GIVEN TASK A.
In the game preview below, what was Fable formerly known as?

PAGE.
[START]
WHAT IS IT?
This is the story of a hero. And since this hero is—in fact—you, he’s perhaps the greatest swordsman and doer of good deeds ever, a knight so saintly, sunshine pours from his rear. Or maybe he’s a downright creep, the kind who would rob a blind beggar and then use the stolen loot to buy a sword to stab him. Perhaps he's even the sort who likes to wear a chicken suit into combat while fighting off his foes with a frying pan. Formerly known as Project: Ego, Fable promises epic RPG action and a totally malleable hero. Game designer Peter Molyneux has gone on record claiming this Xbox game will be the best RPG ever, and although the jury is still out on that boast, there’s no doubt Fable's creators at Big Blue Box are aiming sky-high. The game takes place over the course of the hero’s lifetime, sending him on an epic quest to find his parents’ killers—and then on to explore the larger mystery of how their deaths fit into the world around him.
WHY SHOULD WE CARE?
[END]
PROVIDED MATERIAL.
[START]
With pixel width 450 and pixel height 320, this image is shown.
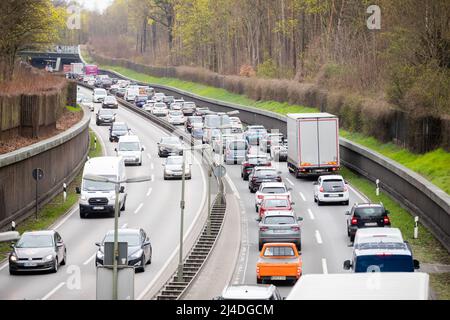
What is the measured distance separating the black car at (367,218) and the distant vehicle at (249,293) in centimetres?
1731

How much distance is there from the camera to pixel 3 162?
145ft

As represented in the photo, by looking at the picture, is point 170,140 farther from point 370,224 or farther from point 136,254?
point 136,254

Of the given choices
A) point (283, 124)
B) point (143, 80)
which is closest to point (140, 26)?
point (143, 80)

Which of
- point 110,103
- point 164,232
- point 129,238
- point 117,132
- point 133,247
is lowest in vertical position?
point 164,232

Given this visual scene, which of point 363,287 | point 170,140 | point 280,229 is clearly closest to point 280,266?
point 280,229

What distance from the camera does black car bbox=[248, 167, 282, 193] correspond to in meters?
54.9

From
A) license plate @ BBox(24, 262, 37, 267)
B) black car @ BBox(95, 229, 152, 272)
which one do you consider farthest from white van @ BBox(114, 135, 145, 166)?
license plate @ BBox(24, 262, 37, 267)

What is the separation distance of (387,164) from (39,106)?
66.5 ft

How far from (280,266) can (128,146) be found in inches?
1425

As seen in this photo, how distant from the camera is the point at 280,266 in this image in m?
33.4

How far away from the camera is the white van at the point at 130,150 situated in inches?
2653

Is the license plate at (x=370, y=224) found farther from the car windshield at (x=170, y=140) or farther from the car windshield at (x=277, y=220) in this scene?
the car windshield at (x=170, y=140)

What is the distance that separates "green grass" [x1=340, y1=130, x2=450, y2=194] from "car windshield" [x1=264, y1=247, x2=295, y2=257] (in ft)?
41.5
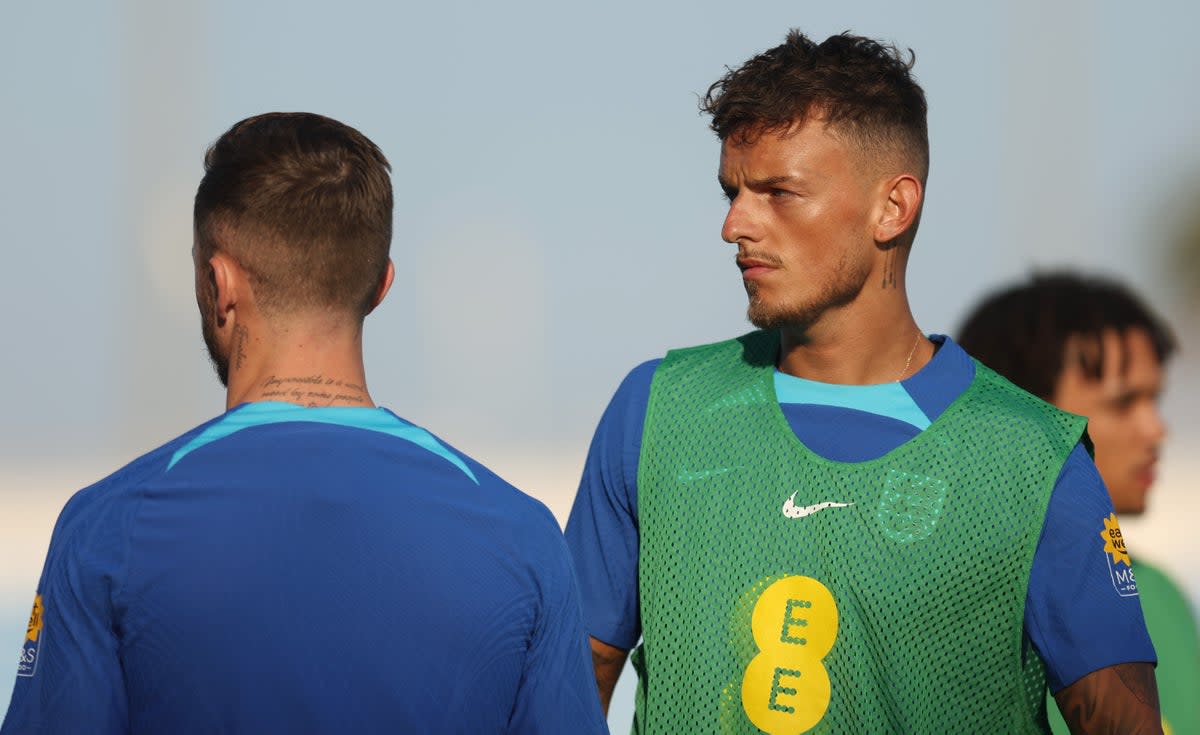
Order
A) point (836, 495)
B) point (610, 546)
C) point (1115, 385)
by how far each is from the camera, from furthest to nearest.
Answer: point (1115, 385), point (610, 546), point (836, 495)

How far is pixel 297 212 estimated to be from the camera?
6.06ft

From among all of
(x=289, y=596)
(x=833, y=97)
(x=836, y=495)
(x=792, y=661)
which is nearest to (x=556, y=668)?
(x=289, y=596)

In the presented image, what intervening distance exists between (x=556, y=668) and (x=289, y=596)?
1.10 feet

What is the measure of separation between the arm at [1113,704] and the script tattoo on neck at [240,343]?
52.1 inches

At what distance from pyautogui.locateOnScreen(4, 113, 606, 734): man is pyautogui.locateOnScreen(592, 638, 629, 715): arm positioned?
0.67 m

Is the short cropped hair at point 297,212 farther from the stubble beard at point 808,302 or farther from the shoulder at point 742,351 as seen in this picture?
the shoulder at point 742,351

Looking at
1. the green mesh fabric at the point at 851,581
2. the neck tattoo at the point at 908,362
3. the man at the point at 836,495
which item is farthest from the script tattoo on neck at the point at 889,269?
the green mesh fabric at the point at 851,581

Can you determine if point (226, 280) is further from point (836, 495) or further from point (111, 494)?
point (836, 495)

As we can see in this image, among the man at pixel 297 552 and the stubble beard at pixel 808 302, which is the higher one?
the stubble beard at pixel 808 302

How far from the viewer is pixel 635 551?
256cm

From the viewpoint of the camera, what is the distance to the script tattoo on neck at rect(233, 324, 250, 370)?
184 cm

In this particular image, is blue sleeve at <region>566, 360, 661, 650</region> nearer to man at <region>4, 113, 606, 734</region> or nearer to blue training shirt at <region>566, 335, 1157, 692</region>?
A: blue training shirt at <region>566, 335, 1157, 692</region>

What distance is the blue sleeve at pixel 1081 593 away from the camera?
90.9 inches

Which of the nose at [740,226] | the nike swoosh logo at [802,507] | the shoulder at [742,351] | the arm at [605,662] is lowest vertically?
the arm at [605,662]
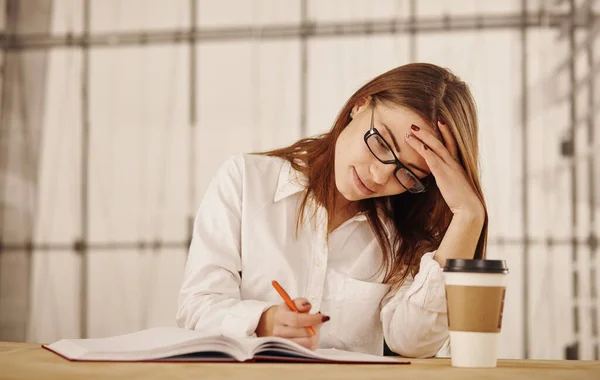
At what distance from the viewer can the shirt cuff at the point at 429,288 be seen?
1.48 metres

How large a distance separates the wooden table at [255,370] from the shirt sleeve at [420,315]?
1.09ft

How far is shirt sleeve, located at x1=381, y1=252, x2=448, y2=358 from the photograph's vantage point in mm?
1508

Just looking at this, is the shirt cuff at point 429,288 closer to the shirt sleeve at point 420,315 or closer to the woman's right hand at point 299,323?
the shirt sleeve at point 420,315

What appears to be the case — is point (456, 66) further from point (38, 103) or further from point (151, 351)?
point (151, 351)

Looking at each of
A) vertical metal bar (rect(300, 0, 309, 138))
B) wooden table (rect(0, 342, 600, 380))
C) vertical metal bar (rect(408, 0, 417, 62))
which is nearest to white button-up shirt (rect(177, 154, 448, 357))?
wooden table (rect(0, 342, 600, 380))

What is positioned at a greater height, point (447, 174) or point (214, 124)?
point (214, 124)

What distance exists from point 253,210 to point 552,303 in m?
2.29

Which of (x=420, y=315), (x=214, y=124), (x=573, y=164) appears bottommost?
(x=420, y=315)

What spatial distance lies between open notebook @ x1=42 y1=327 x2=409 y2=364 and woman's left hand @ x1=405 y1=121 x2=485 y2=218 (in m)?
0.49

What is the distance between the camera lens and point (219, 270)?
1.64 m

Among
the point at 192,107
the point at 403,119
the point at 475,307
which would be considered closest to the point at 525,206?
the point at 192,107

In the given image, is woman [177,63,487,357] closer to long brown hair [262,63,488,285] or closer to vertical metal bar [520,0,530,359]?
long brown hair [262,63,488,285]

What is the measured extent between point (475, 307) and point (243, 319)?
490 millimetres

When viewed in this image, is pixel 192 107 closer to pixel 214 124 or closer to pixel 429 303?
pixel 214 124
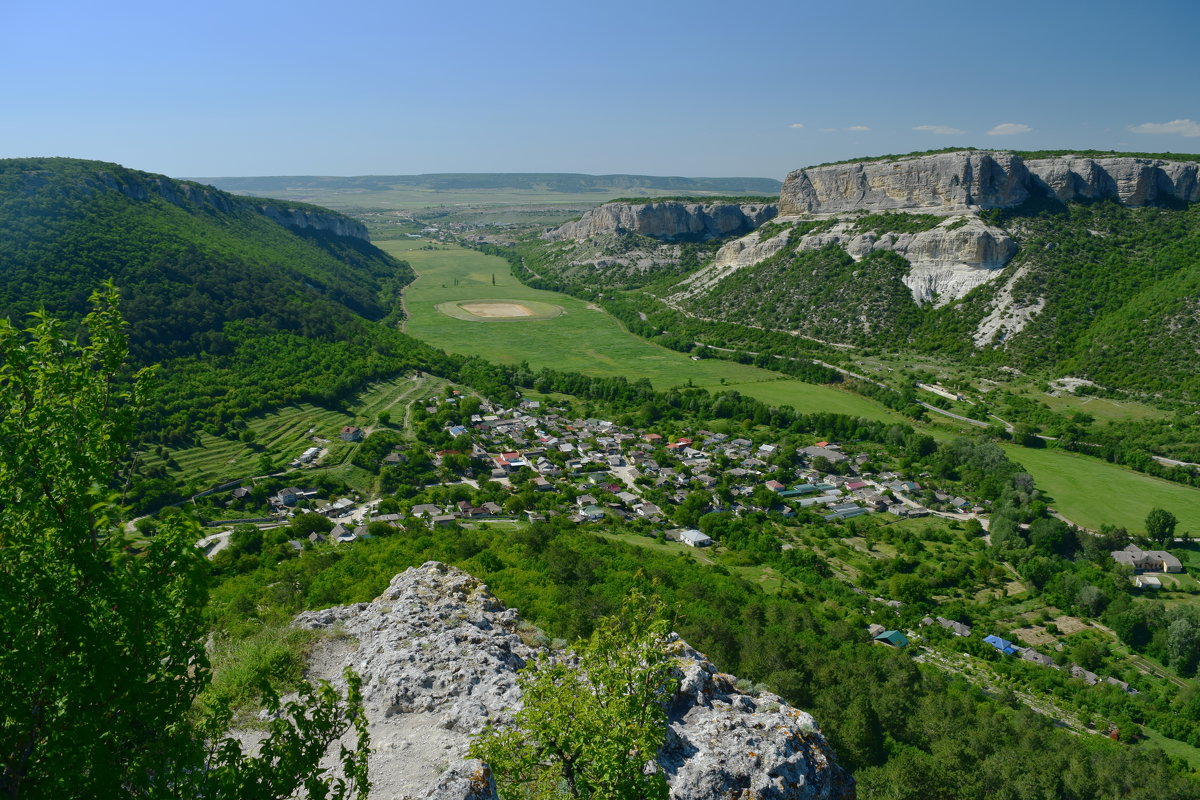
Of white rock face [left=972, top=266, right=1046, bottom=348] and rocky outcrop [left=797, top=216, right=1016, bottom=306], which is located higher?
rocky outcrop [left=797, top=216, right=1016, bottom=306]

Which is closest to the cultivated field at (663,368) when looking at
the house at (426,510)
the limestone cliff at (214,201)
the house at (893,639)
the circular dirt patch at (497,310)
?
the circular dirt patch at (497,310)

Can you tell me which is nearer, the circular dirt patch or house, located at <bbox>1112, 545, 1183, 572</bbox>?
house, located at <bbox>1112, 545, 1183, 572</bbox>

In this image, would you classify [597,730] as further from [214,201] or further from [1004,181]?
[214,201]

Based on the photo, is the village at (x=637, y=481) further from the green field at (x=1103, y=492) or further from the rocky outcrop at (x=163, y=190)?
the rocky outcrop at (x=163, y=190)

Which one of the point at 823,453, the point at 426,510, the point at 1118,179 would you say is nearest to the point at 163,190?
the point at 426,510

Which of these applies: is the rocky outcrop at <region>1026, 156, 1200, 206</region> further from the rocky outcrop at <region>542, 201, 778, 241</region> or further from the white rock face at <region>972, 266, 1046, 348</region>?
the rocky outcrop at <region>542, 201, 778, 241</region>

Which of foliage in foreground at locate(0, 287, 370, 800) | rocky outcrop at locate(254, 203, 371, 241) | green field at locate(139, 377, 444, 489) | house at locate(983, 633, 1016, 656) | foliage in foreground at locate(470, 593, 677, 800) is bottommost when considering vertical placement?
house at locate(983, 633, 1016, 656)

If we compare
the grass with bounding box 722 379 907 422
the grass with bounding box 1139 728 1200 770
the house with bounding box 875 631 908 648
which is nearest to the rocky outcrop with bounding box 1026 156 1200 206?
the grass with bounding box 722 379 907 422
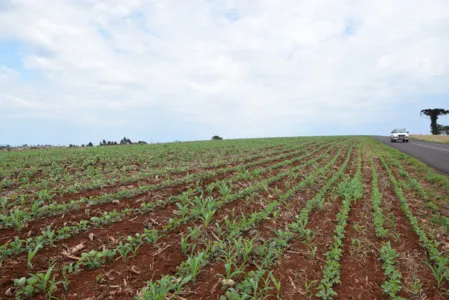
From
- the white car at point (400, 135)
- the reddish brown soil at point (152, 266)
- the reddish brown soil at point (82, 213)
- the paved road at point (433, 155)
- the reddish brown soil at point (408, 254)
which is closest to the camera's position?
the reddish brown soil at point (152, 266)

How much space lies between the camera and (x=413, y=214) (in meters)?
6.98

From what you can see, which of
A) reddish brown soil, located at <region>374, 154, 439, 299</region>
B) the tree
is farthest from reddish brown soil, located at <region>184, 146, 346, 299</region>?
the tree

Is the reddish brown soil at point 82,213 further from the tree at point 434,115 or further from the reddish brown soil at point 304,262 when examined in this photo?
the tree at point 434,115

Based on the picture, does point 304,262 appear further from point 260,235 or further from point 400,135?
point 400,135

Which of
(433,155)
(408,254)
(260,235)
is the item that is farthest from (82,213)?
(433,155)

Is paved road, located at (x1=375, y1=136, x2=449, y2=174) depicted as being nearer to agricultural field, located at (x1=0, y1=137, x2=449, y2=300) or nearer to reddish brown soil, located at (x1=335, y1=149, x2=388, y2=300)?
agricultural field, located at (x1=0, y1=137, x2=449, y2=300)

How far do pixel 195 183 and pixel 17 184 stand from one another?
17.5 feet

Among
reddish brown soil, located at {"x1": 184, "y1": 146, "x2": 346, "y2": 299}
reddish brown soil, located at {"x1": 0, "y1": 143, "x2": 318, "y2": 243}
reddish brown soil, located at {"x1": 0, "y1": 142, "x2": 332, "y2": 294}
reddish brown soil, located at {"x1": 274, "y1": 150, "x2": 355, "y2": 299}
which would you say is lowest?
reddish brown soil, located at {"x1": 274, "y1": 150, "x2": 355, "y2": 299}

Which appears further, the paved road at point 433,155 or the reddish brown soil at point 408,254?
the paved road at point 433,155

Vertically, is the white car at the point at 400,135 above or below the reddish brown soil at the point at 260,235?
above

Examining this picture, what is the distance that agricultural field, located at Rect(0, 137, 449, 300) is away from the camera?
3502mm

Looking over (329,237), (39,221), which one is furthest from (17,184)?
(329,237)

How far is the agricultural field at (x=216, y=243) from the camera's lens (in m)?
3.50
[END]
GIVEN TASK B.
Duplicate the rows from the first one through the line holding "Answer: point (1115, 385), point", inclusive, leaving the pictures out.

WRITTEN REPLY A.
Project: Ego

WRITTEN REPLY B.
With pixel width 450 and pixel height 320, this image is shown.
What is the measured distance separating the black car at (367,218) and the distant vehicle at (249,293) in centimetres?
1731

How much distance is there from the camera to pixel 3 162?
145ft

As represented in the photo, by looking at the picture, is point 170,140 farther from point 370,224 or farther from point 136,254?
point 136,254

Of the given choices
A) point (283, 124)
B) point (143, 80)
which is closest to point (140, 26)?
point (143, 80)

Which of
- point 110,103
- point 164,232
- point 129,238
- point 117,132
- point 133,247
is lowest in vertical position?
point 164,232

Given this visual scene, which of point 363,287 | point 170,140 | point 280,229 is clearly closest to point 280,266?
point 280,229

What distance from the camera does black car bbox=[248, 167, 282, 193] correspond to in meters?
54.9

From
A) license plate @ BBox(24, 262, 37, 267)
B) black car @ BBox(95, 229, 152, 272)
which one do you consider farthest from white van @ BBox(114, 135, 145, 166)?
license plate @ BBox(24, 262, 37, 267)

What is the separation distance of (387,164) from (39,106)?
66.5 ft

How far from (280,266) can (128,146) be found in inches?
1425

As seen in this photo, how distant from the camera is the point at 280,266 in this image in m?
33.4

How far away from the camera is the white van at the point at 130,150 situated in inches?
2653

Is the license plate at (x=370, y=224) found farther from the car windshield at (x=170, y=140) or farther from the car windshield at (x=277, y=220) in this scene?
the car windshield at (x=170, y=140)

What is the distance that separates "green grass" [x1=340, y1=130, x2=450, y2=194] from "car windshield" [x1=264, y1=247, x2=295, y2=257] (in ft)?
41.5
Order
A) point (836, 495)
B) point (610, 546)
C) point (1115, 385)
by how far each is from the camera, from furthest to nearest.
Answer: point (1115, 385), point (610, 546), point (836, 495)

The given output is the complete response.